--- 読む文章 ---
キャバ嬢×夜の歯医者×ご当地!じわじわコメディ『錦糸町ナイトサバイブ』

レビュー

総武線で千葉県から東京都に入って5駅目、「その町に用事があって降りる」ことは正直なところあまりない駅、錦糸町(きんしちょう)。
今回紹介する『錦糸町ナイトサバイブ』は、そんな町が舞台のコメディ漫画だ。

「ガイドブックに載らない残念な町」錦糸町をふわっと案内

錦糸町ナイトサバイブ
©Mai Matsuda/講談社

キャバ嬢が主人公のドラマに憧れ、自らもキャバ嬢として成り上がるために秋田から上京してきた主人公・小夏(こなつ)は、どう見ても中学生にしか見えない20歳。
--- 表示データ ---
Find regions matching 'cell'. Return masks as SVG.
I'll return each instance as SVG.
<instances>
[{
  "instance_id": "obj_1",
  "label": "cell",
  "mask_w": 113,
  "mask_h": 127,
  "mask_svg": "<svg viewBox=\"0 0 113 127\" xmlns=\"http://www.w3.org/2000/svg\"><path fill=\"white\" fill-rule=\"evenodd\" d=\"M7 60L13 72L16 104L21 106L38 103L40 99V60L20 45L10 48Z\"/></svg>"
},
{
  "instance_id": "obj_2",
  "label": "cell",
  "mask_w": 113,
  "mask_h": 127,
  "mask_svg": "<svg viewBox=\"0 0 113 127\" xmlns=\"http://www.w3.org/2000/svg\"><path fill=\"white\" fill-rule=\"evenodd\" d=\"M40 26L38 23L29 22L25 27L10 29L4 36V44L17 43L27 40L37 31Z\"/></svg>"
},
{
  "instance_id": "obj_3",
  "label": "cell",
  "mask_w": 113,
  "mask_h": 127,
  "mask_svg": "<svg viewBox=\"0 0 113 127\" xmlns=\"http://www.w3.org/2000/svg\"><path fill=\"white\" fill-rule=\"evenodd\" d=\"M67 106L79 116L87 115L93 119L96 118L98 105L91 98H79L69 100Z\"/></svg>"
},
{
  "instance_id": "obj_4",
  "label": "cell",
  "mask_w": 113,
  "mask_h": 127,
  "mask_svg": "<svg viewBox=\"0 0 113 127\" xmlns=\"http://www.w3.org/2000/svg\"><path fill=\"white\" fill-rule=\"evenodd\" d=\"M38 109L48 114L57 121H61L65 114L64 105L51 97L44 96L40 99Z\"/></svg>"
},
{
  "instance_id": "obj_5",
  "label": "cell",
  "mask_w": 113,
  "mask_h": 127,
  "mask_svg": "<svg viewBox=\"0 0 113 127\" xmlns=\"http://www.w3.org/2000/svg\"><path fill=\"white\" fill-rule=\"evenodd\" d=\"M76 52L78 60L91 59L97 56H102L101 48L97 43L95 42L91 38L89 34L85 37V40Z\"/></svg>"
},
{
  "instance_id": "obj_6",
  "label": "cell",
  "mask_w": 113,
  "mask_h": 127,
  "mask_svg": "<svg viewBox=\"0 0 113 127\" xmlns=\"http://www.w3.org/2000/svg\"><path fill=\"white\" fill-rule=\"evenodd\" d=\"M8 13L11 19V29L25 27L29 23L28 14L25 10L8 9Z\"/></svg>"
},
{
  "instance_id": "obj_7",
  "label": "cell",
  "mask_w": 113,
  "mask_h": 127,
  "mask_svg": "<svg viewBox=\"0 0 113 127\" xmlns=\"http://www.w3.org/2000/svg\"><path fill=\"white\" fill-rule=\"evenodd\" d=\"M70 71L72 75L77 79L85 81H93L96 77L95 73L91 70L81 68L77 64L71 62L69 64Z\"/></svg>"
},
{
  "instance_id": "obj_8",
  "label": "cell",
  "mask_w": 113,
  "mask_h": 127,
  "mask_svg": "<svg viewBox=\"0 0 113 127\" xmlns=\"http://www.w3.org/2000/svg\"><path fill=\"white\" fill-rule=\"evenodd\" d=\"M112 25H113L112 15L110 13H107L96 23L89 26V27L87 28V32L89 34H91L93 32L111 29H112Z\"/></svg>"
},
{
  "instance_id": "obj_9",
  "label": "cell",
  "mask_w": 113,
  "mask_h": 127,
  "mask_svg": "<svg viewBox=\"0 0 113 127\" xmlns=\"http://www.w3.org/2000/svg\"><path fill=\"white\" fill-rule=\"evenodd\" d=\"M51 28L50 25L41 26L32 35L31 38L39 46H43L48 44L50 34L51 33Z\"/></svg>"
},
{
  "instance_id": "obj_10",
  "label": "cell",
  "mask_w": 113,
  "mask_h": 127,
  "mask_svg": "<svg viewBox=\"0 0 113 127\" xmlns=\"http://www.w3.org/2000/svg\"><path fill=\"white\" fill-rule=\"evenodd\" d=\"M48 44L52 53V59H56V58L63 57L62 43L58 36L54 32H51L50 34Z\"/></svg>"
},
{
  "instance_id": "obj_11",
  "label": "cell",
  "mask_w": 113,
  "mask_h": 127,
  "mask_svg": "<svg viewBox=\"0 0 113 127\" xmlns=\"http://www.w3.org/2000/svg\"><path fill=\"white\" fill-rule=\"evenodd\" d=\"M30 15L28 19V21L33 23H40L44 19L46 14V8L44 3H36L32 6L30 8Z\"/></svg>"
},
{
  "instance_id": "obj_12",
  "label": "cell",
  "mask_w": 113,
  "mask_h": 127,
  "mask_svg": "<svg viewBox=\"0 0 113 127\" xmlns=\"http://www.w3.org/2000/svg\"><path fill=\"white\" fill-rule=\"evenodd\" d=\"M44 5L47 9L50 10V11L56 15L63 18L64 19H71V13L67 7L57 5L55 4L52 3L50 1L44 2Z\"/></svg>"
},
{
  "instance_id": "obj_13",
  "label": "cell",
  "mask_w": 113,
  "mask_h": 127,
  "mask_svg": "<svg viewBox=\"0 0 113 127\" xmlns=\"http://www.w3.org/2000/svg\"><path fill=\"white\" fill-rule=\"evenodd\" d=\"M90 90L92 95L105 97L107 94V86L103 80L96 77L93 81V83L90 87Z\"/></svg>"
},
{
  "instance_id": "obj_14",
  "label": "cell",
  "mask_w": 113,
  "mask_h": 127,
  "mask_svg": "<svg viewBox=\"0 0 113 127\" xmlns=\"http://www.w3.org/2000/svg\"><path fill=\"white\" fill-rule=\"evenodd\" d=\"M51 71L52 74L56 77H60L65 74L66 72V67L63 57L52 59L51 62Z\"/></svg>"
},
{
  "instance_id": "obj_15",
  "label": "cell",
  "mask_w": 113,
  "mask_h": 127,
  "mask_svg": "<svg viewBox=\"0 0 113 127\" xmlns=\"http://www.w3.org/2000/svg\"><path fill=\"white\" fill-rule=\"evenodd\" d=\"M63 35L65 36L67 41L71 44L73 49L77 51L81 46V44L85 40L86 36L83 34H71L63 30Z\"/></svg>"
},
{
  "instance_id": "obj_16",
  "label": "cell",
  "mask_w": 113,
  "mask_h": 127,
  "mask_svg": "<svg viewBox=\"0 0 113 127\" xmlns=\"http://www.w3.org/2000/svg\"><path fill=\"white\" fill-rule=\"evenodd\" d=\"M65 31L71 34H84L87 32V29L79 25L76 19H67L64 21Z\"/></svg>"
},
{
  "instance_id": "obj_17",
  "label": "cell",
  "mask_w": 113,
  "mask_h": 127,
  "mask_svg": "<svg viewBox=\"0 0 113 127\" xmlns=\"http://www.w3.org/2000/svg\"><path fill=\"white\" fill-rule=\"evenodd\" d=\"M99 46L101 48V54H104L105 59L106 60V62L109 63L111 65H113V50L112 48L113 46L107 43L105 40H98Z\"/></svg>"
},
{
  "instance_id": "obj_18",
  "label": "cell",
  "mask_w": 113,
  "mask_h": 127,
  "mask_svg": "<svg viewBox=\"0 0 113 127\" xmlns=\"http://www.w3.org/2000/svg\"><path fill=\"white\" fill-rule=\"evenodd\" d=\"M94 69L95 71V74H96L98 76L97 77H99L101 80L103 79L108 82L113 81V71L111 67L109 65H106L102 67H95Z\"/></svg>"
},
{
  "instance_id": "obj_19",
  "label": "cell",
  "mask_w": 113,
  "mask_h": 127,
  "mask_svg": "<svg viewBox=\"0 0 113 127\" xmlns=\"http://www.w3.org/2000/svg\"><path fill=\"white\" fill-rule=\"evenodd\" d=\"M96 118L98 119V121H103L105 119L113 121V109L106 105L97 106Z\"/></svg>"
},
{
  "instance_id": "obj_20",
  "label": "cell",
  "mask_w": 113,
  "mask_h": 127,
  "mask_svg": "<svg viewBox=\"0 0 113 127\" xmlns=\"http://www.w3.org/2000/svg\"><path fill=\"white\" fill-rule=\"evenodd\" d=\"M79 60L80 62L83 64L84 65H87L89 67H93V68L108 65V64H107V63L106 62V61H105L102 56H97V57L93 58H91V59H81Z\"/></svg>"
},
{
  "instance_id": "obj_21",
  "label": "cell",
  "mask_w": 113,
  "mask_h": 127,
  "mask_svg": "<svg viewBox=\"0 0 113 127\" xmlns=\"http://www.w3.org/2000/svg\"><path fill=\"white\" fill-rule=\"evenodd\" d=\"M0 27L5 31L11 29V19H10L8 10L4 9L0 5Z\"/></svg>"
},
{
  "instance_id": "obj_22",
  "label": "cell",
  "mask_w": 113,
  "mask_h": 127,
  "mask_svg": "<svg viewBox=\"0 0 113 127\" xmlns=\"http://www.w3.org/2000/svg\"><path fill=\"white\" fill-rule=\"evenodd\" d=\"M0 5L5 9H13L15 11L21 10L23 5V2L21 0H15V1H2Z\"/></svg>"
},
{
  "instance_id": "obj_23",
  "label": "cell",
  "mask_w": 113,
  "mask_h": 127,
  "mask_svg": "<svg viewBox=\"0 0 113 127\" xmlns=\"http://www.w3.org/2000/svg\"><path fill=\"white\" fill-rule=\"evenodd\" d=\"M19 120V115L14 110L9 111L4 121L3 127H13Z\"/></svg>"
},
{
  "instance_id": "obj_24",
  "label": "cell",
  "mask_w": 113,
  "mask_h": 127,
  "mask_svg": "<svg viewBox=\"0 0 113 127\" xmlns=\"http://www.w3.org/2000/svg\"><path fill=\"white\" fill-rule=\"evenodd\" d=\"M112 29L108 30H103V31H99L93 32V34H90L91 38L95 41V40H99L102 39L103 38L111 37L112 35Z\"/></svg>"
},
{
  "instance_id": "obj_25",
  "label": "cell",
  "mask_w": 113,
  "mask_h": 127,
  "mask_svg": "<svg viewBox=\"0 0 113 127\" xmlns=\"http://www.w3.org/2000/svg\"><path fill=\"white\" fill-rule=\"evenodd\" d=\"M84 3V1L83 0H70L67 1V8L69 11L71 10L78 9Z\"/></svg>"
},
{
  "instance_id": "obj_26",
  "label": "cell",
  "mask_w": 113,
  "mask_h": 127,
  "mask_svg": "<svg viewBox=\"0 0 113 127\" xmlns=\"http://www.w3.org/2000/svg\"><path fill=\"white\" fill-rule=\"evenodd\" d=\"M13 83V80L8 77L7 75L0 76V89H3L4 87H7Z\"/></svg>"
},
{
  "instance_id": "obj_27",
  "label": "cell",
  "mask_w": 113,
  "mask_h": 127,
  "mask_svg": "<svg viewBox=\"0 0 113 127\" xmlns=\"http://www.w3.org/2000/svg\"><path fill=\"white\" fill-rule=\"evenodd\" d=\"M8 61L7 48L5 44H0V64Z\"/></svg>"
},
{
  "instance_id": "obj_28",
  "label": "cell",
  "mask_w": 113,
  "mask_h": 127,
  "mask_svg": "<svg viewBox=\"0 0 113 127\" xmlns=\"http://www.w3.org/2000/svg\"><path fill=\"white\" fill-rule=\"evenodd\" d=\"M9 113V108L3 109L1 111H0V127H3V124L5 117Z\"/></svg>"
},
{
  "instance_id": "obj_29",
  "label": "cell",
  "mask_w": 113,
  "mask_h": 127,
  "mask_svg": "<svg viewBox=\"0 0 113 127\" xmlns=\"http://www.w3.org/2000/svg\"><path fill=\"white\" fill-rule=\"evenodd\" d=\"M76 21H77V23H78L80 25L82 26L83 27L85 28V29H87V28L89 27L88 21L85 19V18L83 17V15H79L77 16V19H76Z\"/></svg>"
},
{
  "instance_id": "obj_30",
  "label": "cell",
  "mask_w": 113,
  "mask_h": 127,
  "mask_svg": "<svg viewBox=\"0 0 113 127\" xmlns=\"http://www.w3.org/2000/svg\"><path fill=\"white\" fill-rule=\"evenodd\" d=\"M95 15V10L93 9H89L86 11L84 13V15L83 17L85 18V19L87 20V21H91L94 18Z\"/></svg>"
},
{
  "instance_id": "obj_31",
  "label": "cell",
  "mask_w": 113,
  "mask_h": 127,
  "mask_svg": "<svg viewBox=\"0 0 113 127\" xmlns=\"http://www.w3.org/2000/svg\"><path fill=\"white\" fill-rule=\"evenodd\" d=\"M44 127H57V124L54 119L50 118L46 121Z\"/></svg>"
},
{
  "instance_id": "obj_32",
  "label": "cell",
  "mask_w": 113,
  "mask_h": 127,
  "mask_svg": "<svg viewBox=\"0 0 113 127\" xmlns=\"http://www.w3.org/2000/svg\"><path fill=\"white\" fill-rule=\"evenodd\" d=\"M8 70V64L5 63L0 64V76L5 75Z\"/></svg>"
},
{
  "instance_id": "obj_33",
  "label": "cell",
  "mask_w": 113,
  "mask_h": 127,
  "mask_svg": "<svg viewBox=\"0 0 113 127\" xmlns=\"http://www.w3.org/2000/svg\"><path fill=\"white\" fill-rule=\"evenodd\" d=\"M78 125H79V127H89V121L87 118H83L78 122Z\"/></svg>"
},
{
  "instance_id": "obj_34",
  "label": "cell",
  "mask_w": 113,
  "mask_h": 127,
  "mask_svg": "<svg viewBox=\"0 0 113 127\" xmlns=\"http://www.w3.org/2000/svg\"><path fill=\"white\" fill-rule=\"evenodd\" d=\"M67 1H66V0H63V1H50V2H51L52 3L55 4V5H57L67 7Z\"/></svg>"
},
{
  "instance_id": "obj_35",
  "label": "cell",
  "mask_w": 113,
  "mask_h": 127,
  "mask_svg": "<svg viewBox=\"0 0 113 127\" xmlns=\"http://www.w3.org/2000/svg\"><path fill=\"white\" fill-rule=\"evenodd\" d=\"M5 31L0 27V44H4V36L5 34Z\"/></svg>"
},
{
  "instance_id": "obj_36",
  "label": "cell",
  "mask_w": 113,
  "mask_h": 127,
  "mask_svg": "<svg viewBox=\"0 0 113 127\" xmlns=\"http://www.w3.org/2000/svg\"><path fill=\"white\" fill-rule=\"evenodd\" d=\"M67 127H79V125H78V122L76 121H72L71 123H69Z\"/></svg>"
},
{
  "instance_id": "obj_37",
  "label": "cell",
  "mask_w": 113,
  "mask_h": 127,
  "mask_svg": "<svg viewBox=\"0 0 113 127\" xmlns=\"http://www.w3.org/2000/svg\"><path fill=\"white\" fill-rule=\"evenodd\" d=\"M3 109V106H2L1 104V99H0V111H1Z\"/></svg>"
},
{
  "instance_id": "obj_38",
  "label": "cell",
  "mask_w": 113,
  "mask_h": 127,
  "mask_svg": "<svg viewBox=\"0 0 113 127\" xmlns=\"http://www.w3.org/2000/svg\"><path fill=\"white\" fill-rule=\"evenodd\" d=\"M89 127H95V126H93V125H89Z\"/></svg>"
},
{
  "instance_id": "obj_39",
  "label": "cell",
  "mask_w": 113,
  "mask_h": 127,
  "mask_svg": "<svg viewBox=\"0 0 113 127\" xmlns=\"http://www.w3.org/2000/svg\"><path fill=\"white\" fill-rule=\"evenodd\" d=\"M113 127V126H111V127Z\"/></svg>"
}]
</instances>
---
作業の依頼 1: 『錦糸町ナイトサバイブ』のレビューから、「キャバ嬢×夜の歯医者×ご当地!じわじわコメディ『錦糸町ナイトサバイブ』」から「中学生にしか見えない20歳。」までの部分を一字も変えずに引用してください。
作業の依頼 2: 『錦糸町ナイトサバイブ』のレビューによると、主人公の小夏はどこから上京してきましたか。

答え 1:
キャバ嬢×夜の歯医者×ご当地!じわじわコメディ『錦糸町ナイトサバイブ』

レビュー

総武線で千葉県から東京都に入って5駅目、「その町に用事があって降りる」ことは正直なところあまりない駅、錦糸町(きんしちょう)。
今回紹介する『錦糸町ナイトサバイブ』は、そんな町が舞台のコメディ漫画だ。

「ガイドブックに載らない残念な町」錦糸町をふわっと案内

錦糸町ナイトサバイブ
©Mai Matsuda/講談社

キャバ嬢が主人公のドラマに憧れ、自らもキャバ嬢として成り上がるために秋田から上京してきた主人公・小夏(こなつ)は、どう見ても中学生にしか見えない20歳。

答え 2: 秋田から上京してきました。